Data extracted from a collection

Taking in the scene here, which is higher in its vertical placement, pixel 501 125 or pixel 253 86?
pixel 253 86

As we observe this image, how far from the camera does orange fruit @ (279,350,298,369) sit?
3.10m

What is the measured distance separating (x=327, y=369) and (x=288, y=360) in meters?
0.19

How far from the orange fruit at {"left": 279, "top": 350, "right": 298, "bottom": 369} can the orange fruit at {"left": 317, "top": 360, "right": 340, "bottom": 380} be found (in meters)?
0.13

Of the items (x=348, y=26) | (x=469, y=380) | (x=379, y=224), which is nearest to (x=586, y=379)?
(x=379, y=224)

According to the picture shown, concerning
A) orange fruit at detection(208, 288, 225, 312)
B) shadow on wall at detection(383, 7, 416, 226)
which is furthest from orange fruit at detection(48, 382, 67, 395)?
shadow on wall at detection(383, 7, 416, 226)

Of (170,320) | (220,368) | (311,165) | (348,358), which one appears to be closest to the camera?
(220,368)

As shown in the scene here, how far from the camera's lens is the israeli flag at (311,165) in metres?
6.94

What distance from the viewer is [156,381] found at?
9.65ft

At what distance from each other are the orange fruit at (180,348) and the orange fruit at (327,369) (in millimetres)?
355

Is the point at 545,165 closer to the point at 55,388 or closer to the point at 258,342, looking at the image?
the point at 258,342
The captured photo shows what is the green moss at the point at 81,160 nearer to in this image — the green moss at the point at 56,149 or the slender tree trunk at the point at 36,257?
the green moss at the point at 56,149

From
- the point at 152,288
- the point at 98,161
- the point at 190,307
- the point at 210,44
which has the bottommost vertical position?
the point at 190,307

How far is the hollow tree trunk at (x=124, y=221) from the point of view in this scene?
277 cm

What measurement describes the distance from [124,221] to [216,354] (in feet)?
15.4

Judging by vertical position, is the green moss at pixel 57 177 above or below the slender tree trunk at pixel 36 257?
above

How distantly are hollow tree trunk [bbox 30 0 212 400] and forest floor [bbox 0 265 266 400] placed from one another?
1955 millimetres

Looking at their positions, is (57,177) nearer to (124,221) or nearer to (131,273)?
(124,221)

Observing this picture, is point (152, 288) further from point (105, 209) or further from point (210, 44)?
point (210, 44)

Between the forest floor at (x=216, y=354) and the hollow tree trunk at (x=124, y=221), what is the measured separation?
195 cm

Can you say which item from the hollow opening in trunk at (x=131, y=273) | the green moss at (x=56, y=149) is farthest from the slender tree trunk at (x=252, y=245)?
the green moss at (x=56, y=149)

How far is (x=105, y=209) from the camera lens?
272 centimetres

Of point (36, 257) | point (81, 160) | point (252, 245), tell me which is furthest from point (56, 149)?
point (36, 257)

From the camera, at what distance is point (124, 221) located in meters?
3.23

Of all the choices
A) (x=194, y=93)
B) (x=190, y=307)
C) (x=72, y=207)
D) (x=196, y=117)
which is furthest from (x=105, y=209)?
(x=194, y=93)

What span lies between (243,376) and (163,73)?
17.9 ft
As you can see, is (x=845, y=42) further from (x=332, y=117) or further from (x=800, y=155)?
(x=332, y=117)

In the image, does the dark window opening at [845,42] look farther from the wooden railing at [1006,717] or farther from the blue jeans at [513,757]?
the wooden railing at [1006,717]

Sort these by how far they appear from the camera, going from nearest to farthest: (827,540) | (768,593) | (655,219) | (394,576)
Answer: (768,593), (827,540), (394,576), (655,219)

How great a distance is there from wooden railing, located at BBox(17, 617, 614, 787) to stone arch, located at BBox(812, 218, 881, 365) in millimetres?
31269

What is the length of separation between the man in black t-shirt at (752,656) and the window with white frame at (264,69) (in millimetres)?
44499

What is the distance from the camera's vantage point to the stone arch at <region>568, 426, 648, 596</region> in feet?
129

> [EXERCISE DETAILS] Reproduce each entry above exactly, keeping every word.

> [PROBLEM SOLUTION]
Taking in the scene here, which is higher in its vertical placement, pixel 501 125 or pixel 253 86?
pixel 253 86

As we observe this image, how far from the camera does orange fruit @ (279,350,298,369) sit?
3.10m

What is the measured distance separating (x=327, y=369) and (x=288, y=360) in meters?
0.19

How far from the orange fruit at {"left": 279, "top": 350, "right": 298, "bottom": 369} can the orange fruit at {"left": 317, "top": 360, "right": 340, "bottom": 380} be found (in meters)?
0.13

Of the items (x=348, y=26) | (x=469, y=380) | (x=379, y=224), which is nearest to (x=586, y=379)?
(x=379, y=224)

According to the picture shown, concerning
A) orange fruit at detection(208, 288, 225, 312)
B) shadow on wall at detection(383, 7, 416, 226)
which is furthest from orange fruit at detection(48, 382, 67, 395)?
shadow on wall at detection(383, 7, 416, 226)

Of (170,320) | (220,368) | (311,165) | (348,358), which one appears to be closest to the camera?
(220,368)

As shown in the scene here, how far from the camera's lens is the israeli flag at (311,165) in metres?
6.94

What distance from the viewer is [156,381] found at?
9.65ft

At what distance from each other are the orange fruit at (180,348) and the orange fruit at (327,369) (in millimetres)?
355

Is the point at 545,165 closer to the point at 55,388 or closer to the point at 258,342, looking at the image?
the point at 258,342
The captured photo shows what is the green moss at the point at 81,160 nearer to in this image — the green moss at the point at 56,149 or the slender tree trunk at the point at 36,257?
the green moss at the point at 56,149

From
- the point at 152,288
- the point at 98,161
- the point at 190,307
- the point at 210,44
which has the bottommost vertical position?
the point at 190,307

How far is the hollow tree trunk at (x=124, y=221) from the point of view in this scene?
277 cm

What measurement describes the distance from [124,221] to [216,354] (in feet)?
15.4

Judging by vertical position, is the green moss at pixel 57 177 above or below the slender tree trunk at pixel 36 257?
above

How distantly are hollow tree trunk [bbox 30 0 212 400] and forest floor [bbox 0 265 266 400] placed from one another?
1955 millimetres

Looking at their positions, is (57,177) nearer to (124,221) or nearer to (131,273)?
(124,221)

Observing this picture, is point (152, 288) further from point (105, 209) or further from point (210, 44)?
point (210, 44)

Between the forest floor at (x=216, y=354) and the hollow tree trunk at (x=124, y=221), what is the measured separation?
195 cm

Can you say which item from the hollow opening in trunk at (x=131, y=273) | the green moss at (x=56, y=149) is farthest from the slender tree trunk at (x=252, y=245)?
the green moss at (x=56, y=149)

How far is (x=105, y=209) from the camera lens?
272 centimetres

Of point (36, 257) | point (81, 160) | point (252, 245), tell me which is furthest from point (56, 149)?
point (36, 257)

From the camera, at what distance is point (124, 221) located in meters?
3.23

Of all the choices
A) (x=194, y=93)
B) (x=190, y=307)
C) (x=72, y=207)
D) (x=196, y=117)
which is furthest from (x=105, y=209)?
(x=194, y=93)

What span lies between (243,376) and (163,73)?
17.9 ft
As you can see, is (x=845, y=42) further from (x=332, y=117) or further from (x=800, y=155)?
(x=332, y=117)

In the image, does the dark window opening at [845,42] look farther from the wooden railing at [1006,717] or farther from the blue jeans at [513,757]?
the wooden railing at [1006,717]

Sort these by how far they appear from the camera, going from nearest to farthest: (827,540) | (768,593) | (655,219) | (394,576)
Answer: (768,593), (827,540), (394,576), (655,219)

How great a distance is there from wooden railing, located at BBox(17, 617, 614, 787) to stone arch, located at BBox(812, 218, 881, 365) in millimetres?
31269

What is the length of separation between the man in black t-shirt at (752,656) and the window with white frame at (264,69) (in millimetres)?
44499

What is the distance from the camera's vantage point to the stone arch at <region>568, 426, 648, 596</region> in feet?
129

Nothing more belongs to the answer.